The problem is a classic example of a linear programming problem. Blue Novel Furniture produces two types of tables: coffee tables and bedside tables. The goal is to determine the optimal number of each type of table to manufacture in order to maximize the total monthly profit.
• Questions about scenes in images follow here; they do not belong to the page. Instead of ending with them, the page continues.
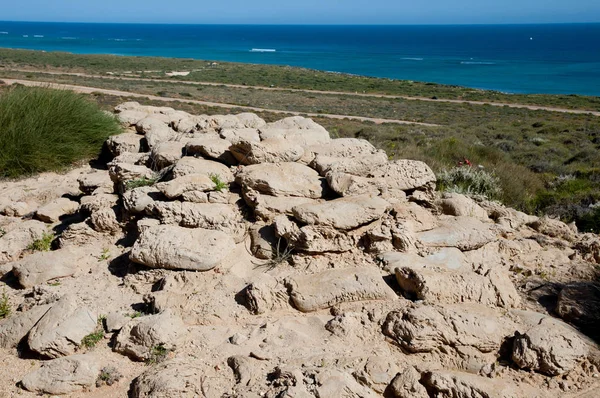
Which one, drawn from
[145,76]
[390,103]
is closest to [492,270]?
[390,103]

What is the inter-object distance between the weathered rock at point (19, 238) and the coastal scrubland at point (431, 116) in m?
6.37

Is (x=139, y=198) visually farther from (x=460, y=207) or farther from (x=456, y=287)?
(x=460, y=207)

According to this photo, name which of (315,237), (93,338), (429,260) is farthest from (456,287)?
(93,338)

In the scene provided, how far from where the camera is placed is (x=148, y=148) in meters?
8.16

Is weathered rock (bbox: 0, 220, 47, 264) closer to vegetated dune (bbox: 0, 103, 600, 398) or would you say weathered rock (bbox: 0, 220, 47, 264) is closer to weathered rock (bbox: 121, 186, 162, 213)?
vegetated dune (bbox: 0, 103, 600, 398)

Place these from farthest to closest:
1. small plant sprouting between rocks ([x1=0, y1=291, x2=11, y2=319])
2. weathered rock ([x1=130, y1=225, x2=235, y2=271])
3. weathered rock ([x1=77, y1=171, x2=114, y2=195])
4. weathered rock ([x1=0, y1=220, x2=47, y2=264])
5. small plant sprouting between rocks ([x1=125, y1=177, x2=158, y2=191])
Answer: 1. weathered rock ([x1=77, y1=171, x2=114, y2=195])
2. small plant sprouting between rocks ([x1=125, y1=177, x2=158, y2=191])
3. weathered rock ([x1=0, y1=220, x2=47, y2=264])
4. weathered rock ([x1=130, y1=225, x2=235, y2=271])
5. small plant sprouting between rocks ([x1=0, y1=291, x2=11, y2=319])

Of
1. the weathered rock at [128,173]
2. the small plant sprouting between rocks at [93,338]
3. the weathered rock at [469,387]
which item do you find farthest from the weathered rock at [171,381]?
the weathered rock at [128,173]

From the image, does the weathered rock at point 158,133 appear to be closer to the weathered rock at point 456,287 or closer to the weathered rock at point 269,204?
the weathered rock at point 269,204

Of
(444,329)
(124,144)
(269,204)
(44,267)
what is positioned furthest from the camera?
(124,144)

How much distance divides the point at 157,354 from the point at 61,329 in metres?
0.82

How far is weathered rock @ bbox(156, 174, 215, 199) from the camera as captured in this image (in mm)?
5559

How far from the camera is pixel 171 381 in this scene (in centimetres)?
376

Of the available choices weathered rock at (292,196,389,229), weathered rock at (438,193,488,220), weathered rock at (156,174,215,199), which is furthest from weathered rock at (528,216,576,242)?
weathered rock at (156,174,215,199)

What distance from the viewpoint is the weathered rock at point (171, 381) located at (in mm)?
3725
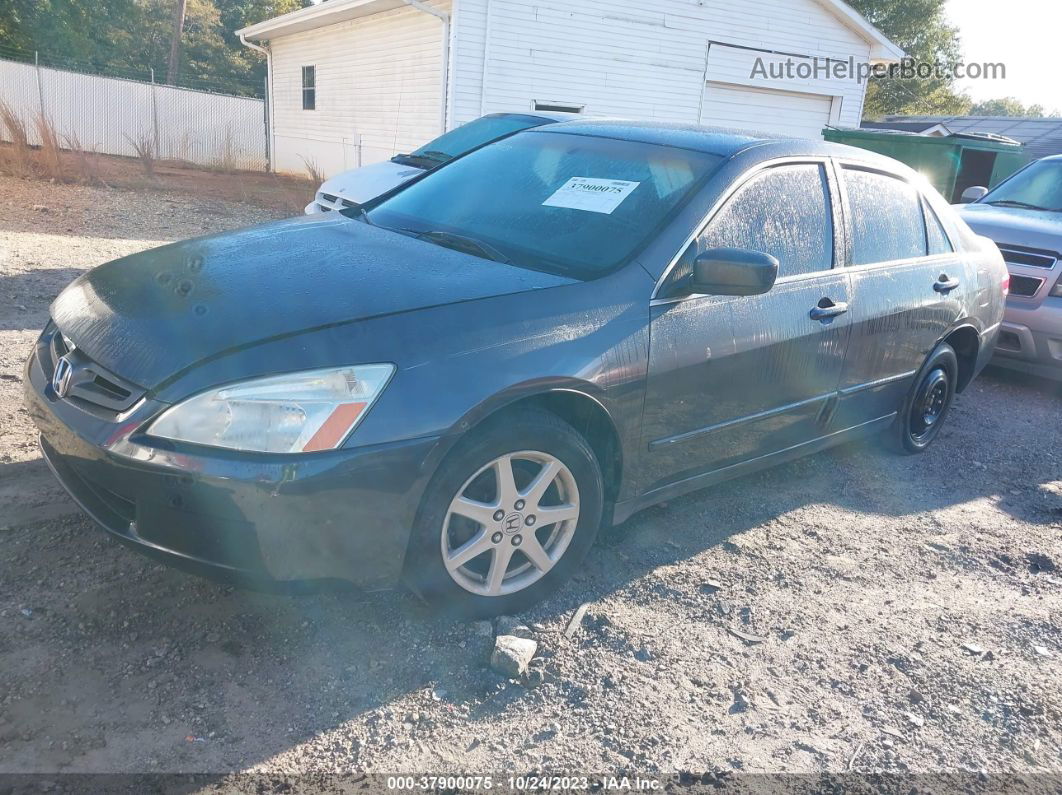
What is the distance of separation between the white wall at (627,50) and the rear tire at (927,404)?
9.25m

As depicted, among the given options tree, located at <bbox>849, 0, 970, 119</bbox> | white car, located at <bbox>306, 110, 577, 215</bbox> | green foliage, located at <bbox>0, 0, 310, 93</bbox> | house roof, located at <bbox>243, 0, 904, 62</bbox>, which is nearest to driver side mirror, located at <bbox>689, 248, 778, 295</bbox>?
white car, located at <bbox>306, 110, 577, 215</bbox>

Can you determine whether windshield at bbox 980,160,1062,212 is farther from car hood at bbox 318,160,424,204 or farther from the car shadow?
the car shadow

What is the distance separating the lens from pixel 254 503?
7.70 feet

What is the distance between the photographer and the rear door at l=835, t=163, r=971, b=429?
13.5ft

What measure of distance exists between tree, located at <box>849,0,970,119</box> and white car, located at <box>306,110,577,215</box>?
104ft

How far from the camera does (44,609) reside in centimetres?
276

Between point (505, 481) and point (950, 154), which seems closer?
point (505, 481)

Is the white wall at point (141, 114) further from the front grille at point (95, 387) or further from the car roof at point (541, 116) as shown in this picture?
the front grille at point (95, 387)

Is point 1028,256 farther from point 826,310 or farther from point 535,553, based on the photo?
point 535,553

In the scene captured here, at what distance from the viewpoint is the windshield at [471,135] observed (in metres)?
8.12

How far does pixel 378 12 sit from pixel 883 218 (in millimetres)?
15284

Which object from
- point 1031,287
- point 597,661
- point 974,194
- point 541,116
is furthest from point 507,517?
point 974,194

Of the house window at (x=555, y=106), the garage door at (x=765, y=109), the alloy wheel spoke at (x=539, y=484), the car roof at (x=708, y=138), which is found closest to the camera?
the alloy wheel spoke at (x=539, y=484)

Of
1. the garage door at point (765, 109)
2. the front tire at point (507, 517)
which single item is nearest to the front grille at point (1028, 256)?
the front tire at point (507, 517)
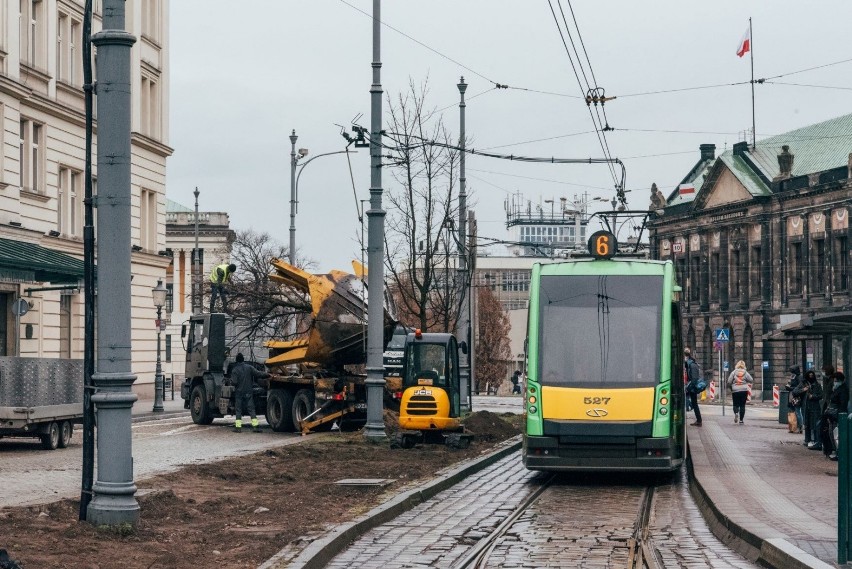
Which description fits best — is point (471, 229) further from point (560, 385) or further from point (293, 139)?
point (560, 385)

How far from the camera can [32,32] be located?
39719 mm

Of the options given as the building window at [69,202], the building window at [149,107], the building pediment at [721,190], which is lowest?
the building window at [69,202]

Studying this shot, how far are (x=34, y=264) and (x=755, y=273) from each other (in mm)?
64941

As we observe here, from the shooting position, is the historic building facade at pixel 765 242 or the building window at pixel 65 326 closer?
the building window at pixel 65 326

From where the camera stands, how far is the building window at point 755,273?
293ft

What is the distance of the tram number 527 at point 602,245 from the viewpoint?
67.8 feet

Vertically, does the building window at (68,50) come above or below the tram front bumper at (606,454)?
above

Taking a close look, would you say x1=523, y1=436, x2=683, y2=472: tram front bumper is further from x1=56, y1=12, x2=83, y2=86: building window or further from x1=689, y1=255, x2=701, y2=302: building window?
x1=689, y1=255, x2=701, y2=302: building window

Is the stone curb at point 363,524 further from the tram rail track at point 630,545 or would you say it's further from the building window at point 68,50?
the building window at point 68,50

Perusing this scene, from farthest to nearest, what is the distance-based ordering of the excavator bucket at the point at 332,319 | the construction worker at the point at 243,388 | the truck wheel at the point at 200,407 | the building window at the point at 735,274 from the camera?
the building window at the point at 735,274
the truck wheel at the point at 200,407
the construction worker at the point at 243,388
the excavator bucket at the point at 332,319

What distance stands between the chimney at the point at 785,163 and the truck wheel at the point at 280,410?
5882 centimetres

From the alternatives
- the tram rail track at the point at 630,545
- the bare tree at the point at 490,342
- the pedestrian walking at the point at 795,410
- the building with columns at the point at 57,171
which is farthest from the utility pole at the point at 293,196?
the bare tree at the point at 490,342

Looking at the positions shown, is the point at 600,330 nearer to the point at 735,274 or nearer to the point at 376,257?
the point at 376,257

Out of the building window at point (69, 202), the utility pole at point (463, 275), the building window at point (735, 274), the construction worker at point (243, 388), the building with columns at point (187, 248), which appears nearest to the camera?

Let's define the decision variables:

* $x$: number of coffee tables produced
* $y$: number of bedside tables produced

The objective function is to maximize the total monthly profit:

* Profit per coffee table: $50
* Profit per bedside table: $90
* Objective function: Maximize $50x + 90y$

The constraints are:

* Producing parts: 2.5 hours per coffee table and 4.5 hours per bedside table, with a total of 6500 hours available: $2.5x + 4.5y \leq 6500$
* Assembling parts: 3 hours per coffee table and 2 hours per bedside table, with a total of 3500 hours available: $3x + 2y \leq 3500$
* Polishing: 1.5 hours per coffee table and 3.5 hours per bedside table, with a total of 5000 hours available: $1.5x + 3.5y \leq 5000$
* Non-negativity constraints: $x \geq 0, y \geq 0$

## Gurobi Code

```python
import gurobi

# Create a new model
model = gurobi.Model()

# Define the decision variables
x = model.addVar(name="coffee_tables", lb=0, ub=None, obj=50)
y = model.addVar(name="bedside_tables", lb=0, ub=None, obj=90)

# Define the constraints
model.addConstr(2.5 * x + 4.5 * y <= 6500, name="parts_production")
model.addConstr(3 * x + 2 * y <= 3500, name="parts_assembly")
model.addConstr(1.5 * x + 3.5 * y <= 5000, name="polishing")

# Set the objective function to maximize
model.setObjective(x.obj + y.obj, gurobi.GRB.MAXIMIZE)

# Optimize the model
model.optimize()

# Print the results
if model.status == gurobi.GRB.OPTIMAL:
    print(f"Coffee tables: {x.x:.2f}")
    print(f"Bedside tables: {y.x:.2f}")
    print(f"Max profit: {model.objVal:.2f}")
else:
    print("The model is infeasible")
```

This code defines the decision variables, objective function, and constraints, and then solves the model using Gurobi's optimization algorithm. The results are printed to the console, including the optimal number of coffee tables and bedside tables to produce, and the maximum profit.